Obstáculos para a doação de sangue no Brasil

Enviada em 04/10/2018

A bolsa da modernidade líquida

O Brasil é um país que, desde o século XX, não obtivera, em seu território, nenhuma grande guerra. Logo, nunca precisou de uma colaboração com relação à um pensamento coletivo de solidariedade perante ameaças externas. Desse modo, é evidente que seus cidadãos denotam uma falta de compromisso ao bem-estar do próximo. Essa observação se dá, principalmente, através da ótica doação de sangue no Estado nacional.

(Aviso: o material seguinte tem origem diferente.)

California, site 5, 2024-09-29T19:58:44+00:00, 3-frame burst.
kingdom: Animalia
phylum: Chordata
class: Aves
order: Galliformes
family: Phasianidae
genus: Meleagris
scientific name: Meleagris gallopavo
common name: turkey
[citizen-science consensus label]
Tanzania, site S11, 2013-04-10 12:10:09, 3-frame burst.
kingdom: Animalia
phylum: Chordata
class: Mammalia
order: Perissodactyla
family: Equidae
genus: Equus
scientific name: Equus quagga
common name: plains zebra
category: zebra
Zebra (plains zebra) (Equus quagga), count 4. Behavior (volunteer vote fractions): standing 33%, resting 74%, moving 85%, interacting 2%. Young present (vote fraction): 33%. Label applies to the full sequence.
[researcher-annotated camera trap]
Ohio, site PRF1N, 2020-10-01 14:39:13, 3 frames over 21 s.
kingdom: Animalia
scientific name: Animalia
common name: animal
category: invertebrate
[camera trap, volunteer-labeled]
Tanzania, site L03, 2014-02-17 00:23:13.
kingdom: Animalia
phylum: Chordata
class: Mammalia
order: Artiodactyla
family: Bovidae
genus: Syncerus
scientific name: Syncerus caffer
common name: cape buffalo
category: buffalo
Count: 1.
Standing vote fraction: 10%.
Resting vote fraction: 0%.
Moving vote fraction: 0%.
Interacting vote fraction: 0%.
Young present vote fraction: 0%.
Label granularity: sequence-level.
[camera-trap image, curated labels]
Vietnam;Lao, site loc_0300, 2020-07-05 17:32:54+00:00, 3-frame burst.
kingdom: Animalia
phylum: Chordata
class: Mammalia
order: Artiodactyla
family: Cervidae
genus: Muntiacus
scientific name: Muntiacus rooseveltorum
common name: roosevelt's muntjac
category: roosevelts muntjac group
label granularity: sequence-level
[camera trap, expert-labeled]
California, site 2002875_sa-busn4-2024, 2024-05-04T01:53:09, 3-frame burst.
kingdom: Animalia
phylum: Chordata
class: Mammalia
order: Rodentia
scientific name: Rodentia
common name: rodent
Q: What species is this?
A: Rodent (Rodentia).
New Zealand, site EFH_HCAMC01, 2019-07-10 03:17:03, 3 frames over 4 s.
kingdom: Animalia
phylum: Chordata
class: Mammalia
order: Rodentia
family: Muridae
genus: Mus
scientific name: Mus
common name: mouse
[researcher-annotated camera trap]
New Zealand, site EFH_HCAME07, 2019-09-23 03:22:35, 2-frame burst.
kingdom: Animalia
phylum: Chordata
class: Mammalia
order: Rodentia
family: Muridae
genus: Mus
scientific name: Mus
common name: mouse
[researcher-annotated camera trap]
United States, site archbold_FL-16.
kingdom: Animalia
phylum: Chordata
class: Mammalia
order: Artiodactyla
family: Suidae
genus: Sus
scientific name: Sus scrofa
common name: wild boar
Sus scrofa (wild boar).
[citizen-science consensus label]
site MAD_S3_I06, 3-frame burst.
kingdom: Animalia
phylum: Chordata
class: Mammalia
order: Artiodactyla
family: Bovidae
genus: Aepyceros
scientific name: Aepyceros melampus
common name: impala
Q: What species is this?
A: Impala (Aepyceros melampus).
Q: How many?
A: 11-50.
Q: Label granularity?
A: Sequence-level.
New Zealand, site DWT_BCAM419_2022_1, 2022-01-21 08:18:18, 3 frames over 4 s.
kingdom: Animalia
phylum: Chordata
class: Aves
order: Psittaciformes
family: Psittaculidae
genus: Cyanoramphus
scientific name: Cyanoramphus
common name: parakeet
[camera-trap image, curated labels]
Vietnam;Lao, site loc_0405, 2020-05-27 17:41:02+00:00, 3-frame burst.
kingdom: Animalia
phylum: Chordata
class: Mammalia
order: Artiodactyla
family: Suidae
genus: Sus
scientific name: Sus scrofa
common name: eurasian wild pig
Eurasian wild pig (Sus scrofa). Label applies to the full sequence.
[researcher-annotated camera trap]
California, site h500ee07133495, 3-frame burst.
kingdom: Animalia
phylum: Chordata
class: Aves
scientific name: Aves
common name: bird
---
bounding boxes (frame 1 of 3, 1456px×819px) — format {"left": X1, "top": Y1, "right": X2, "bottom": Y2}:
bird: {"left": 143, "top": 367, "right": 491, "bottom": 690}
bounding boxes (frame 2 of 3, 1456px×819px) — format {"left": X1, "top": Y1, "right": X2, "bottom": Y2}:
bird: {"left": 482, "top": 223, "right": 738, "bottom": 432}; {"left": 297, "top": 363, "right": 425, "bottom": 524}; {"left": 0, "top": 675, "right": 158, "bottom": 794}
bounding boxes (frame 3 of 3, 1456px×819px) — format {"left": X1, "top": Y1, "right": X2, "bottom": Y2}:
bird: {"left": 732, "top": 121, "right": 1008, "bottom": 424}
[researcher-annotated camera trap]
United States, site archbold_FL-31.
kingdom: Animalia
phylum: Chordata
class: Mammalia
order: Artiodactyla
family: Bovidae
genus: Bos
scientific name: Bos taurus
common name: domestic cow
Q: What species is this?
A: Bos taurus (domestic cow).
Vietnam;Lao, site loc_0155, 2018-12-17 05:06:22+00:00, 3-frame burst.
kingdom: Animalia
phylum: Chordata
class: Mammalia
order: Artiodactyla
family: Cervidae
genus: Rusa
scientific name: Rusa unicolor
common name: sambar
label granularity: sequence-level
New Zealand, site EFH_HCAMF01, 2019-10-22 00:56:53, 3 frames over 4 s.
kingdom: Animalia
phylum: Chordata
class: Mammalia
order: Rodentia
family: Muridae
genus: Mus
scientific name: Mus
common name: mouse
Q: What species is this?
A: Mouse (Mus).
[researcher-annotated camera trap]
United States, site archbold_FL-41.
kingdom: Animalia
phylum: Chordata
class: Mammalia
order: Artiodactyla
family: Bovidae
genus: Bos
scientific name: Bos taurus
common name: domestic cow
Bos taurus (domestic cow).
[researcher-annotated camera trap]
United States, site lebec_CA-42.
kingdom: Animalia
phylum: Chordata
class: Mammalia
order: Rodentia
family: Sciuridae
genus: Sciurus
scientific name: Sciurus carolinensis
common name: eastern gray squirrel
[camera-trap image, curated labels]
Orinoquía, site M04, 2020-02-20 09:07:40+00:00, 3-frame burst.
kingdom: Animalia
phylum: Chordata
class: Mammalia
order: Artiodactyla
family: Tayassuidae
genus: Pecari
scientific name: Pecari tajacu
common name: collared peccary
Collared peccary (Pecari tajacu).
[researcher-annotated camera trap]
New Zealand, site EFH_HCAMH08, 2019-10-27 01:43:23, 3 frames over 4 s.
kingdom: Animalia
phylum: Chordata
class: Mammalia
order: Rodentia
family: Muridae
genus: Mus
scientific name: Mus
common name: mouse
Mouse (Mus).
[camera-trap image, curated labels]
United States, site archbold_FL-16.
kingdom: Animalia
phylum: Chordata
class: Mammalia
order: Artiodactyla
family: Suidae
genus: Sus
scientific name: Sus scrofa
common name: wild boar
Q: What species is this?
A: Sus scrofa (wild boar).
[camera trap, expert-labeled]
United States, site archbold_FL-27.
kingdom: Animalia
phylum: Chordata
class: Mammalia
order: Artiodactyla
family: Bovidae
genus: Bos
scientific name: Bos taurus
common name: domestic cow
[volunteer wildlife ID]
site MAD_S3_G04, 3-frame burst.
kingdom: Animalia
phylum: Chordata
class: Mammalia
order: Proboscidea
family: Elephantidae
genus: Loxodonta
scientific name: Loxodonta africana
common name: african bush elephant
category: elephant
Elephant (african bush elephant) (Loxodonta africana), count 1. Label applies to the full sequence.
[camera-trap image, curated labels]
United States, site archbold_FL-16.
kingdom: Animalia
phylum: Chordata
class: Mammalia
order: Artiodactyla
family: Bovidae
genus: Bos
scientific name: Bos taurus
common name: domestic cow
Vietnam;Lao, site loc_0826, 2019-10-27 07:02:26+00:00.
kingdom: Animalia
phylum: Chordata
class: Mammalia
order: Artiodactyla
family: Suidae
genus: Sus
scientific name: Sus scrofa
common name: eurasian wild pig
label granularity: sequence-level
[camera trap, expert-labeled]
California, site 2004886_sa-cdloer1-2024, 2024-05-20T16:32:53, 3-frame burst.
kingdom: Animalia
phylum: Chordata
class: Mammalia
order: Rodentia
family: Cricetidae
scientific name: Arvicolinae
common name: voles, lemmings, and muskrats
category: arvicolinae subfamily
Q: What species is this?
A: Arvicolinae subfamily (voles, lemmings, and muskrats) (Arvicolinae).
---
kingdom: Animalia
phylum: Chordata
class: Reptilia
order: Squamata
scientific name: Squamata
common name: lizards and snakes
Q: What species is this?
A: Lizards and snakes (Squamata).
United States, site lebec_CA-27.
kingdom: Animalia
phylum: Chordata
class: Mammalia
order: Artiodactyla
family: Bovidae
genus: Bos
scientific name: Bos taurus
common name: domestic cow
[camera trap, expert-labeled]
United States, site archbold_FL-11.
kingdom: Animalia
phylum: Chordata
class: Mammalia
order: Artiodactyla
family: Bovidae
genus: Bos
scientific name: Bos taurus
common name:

Em um primeiro momento, vale ressaltar que, a partir da conjectura nacional, há um déficit com relação à quantidade de bolsas de sangue doadas no país, como destaca o Ministério da Saúde. Um dos motivos, então, como aponta o sociólogo Zygmunt Bauman, ocorre devido à liquidez dos laços que atam os seres humanos de uma nação. Como dito anteriormente, ao passo que o Brasil nunca passou por nenhuma catástrofe nacional, a falta de um sentimento de colaboração em conjunto com a fragilidade das ligações entre os indivíduos, agravando ainda mais o quadro da contribuição sanguínea.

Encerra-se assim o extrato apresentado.